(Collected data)
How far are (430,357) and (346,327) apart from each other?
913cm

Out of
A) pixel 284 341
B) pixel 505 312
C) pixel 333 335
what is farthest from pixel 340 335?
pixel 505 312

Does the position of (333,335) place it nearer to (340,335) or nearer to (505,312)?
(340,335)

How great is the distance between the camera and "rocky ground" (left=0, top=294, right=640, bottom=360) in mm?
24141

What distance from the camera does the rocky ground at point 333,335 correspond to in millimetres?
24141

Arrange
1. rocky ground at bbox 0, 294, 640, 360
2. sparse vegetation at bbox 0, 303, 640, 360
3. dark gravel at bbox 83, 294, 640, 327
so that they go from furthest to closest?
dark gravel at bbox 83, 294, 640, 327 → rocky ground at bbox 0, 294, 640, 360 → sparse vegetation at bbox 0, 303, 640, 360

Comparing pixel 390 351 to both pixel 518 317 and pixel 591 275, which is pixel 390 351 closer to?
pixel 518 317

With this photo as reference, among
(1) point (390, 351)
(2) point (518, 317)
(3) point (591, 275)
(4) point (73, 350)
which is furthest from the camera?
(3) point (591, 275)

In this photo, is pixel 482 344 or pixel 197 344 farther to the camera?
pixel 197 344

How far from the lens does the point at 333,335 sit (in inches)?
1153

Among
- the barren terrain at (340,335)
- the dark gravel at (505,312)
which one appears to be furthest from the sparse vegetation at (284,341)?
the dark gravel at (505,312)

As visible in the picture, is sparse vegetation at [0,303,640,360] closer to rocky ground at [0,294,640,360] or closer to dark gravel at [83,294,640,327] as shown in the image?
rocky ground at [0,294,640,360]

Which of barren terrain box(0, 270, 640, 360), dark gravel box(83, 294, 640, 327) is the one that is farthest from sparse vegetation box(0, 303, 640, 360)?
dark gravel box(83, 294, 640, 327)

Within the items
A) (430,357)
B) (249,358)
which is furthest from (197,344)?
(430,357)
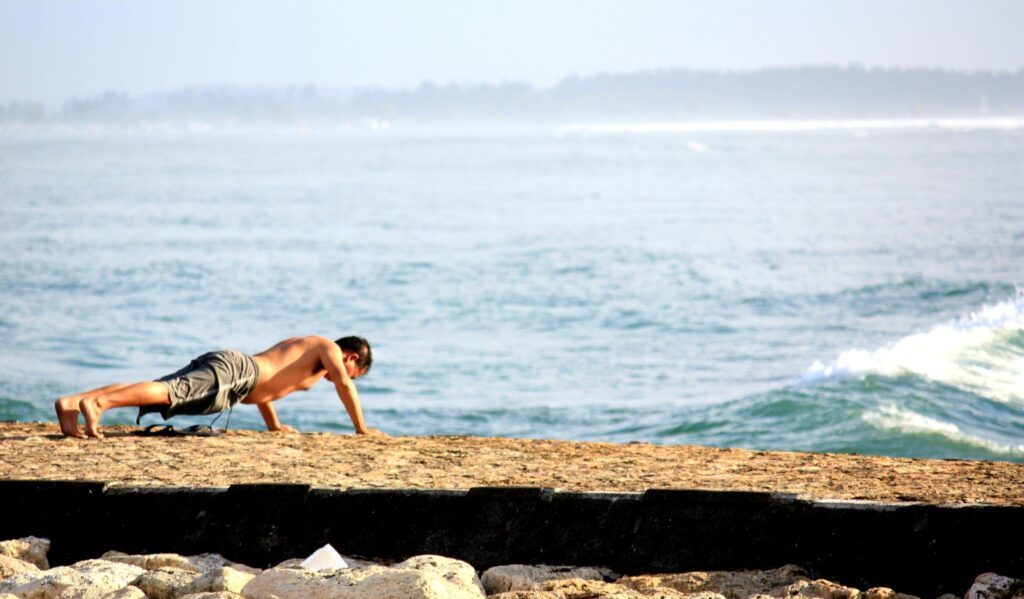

- **Stated goal**
Filter the listing above and copy out each line that contains the string "vegetation". Matching is case-sensitive.

- **Expected answer**
2. sparse vegetation at bbox 0, 303, 640, 360
dark gravel at bbox 83, 294, 640, 327 → rocky ground at bbox 0, 294, 640, 360 → sparse vegetation at bbox 0, 303, 640, 360
which one appears to be furthest from the sparse vegetation at (284,341)?
As visible in the picture, is sparse vegetation at [0,303,640,360] closer to rocky ground at [0,294,640,360] or closer to dark gravel at [83,294,640,327] as shown in the image?
Which of barren terrain box(0, 270, 640, 360), dark gravel box(83, 294, 640, 327) is the one that is farthest from sparse vegetation box(0, 303, 640, 360)?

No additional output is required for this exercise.